If you happen to be thinking about hopping into the world of JavaScript library authorship, though, I recommend starting with npm’s publishing guide and working your way up from there. Trying to support every JavaScript user on the planet is an ambitious proposition, and you don’t want to wear yourself out when you’re having enough trouble testing, writing documentation, checking code coverage, triaging issues, and hey – at some point, you’ll also need to write some code!

But as with everything in software, the best advice is to focus on the user and all else will follow. Don’t listen to the naysayers who tell you that Bower users are “wrong” and you’re doing them a favor by “educating” them 4. Work with your users to try to support their use case, and give them alternatives if they’re unsatisfied with your current publishing approach. (I really like wzrd.in for on-demand Browserification.)

To me, this is somewhat like accessibility. Some users only know Bower, not npm, or maybe they don’t even understand the difference between the two! Others might be unfamiliar with the command line, and in that case, a big reassuring “Download” button on a github.io page might be the best way to accommodate them. Still others might be power users who will try to include your ES6 code directly and then Browserify it themselves. (Ask those users for a pull request!)

At the end of the day, you are giving away your labor for free, so you shouldn’t feel obligated to bend over backwards for anybody. But if your driving motivation is to make your code as usable as possible for other people, then I’d say you can’t go wrong by supporting the two most popular options: direct downloads for casual users, and npm/CommonJS for power users. If your library grows in popularity, you can always worry about the thousand and one other methods later. 5

Thanks to Calvin Metcalf, Nick Colley, and Colin Skow for providing feedback on a draft of this post.

Footnotes


1. I’ve seen no compelling reason to call it “ES2015,” except to signal my own status as a smarty-pants. So I don’t.

2. Another handy tool is derequire, which can remove all require()s from your bundle to ensure it doesn’t get re-interpreted as a CommonJS module.

3. Calvin Metcalf pointed out to me that you can also work around this issue by using crypto sub-modules, e.g. require('crypto-hash'), or by fooling Browserify via require('cryp' + 'to').

4. With npm 3, many developers are starting to declare Bower to be obsolete. I think this is mostly right, but there are still a few areas where Bower beats npm. First off, for isomorphic libraries like PouchDB, an npm install can be more time-consuming and error-prone than a bower install, due to native LevelDB dependencies that you’ll never need if you’re only using PouchDB on the frontend. Second, not all libraries are publishing their dist/ code to npm, meaning that former Bower users would have to learn the whole Browserify/Webpack stack rather than just include a <script> tag. Third, not all Bower modules are even on npm – Ionic framework is a popular one that springs to mind. Fourth, there’s the social cost of migrating folks from Bower to npm, throwing away a wealth of tutorials and accumulated knowledge in the process. It’s not so simple to just tell people, “Okay, now start using npm instead of Bower.”

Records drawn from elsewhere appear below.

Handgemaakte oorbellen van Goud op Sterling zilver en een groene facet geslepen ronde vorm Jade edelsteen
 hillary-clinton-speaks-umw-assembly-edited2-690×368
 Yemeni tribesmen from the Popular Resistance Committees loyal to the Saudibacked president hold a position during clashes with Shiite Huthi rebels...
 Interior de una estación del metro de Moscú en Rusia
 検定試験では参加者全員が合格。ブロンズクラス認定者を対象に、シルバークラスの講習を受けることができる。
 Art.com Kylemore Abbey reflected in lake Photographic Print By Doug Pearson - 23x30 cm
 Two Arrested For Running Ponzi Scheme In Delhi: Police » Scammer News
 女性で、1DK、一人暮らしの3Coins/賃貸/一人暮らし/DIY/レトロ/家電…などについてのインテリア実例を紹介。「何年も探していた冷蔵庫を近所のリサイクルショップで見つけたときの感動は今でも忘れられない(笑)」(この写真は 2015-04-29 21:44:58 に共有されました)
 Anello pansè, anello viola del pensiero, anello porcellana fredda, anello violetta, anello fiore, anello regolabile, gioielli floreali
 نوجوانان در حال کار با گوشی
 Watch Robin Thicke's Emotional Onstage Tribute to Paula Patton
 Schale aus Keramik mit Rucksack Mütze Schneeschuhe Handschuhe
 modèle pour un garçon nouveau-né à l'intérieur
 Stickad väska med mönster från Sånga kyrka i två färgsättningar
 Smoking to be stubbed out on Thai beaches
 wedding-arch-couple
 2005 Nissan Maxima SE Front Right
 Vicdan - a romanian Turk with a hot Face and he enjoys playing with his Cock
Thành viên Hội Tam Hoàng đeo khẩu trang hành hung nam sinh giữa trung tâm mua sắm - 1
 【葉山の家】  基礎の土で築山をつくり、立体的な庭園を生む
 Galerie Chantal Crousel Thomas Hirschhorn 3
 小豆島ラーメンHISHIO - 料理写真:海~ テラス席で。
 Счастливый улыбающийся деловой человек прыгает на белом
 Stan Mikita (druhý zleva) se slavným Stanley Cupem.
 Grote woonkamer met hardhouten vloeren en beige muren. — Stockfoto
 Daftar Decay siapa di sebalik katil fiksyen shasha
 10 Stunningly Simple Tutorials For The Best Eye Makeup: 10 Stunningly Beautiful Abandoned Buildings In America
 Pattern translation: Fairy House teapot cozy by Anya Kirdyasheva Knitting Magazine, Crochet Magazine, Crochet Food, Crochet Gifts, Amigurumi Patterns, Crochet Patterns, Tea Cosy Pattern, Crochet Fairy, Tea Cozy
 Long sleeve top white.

5. I’ve ragged a lot on the JavaScript community in this post, but I still find authoring for JavaScript to be a very pleasurable experience. I’ve been a consumer of Python, Java, and Perl modules, as well as a publisher of Java modules, and I still find npm to be the nicest to work with. The fact that my publish process is as simple as npm version patch|minor|major plus a npm publish is a real dream compared to the somewhat bureaucratic process for asking permission to publish to Maven Central. (If I ever have to see the Sonatype Nexus web UI again, I swear I’m going to hurl.)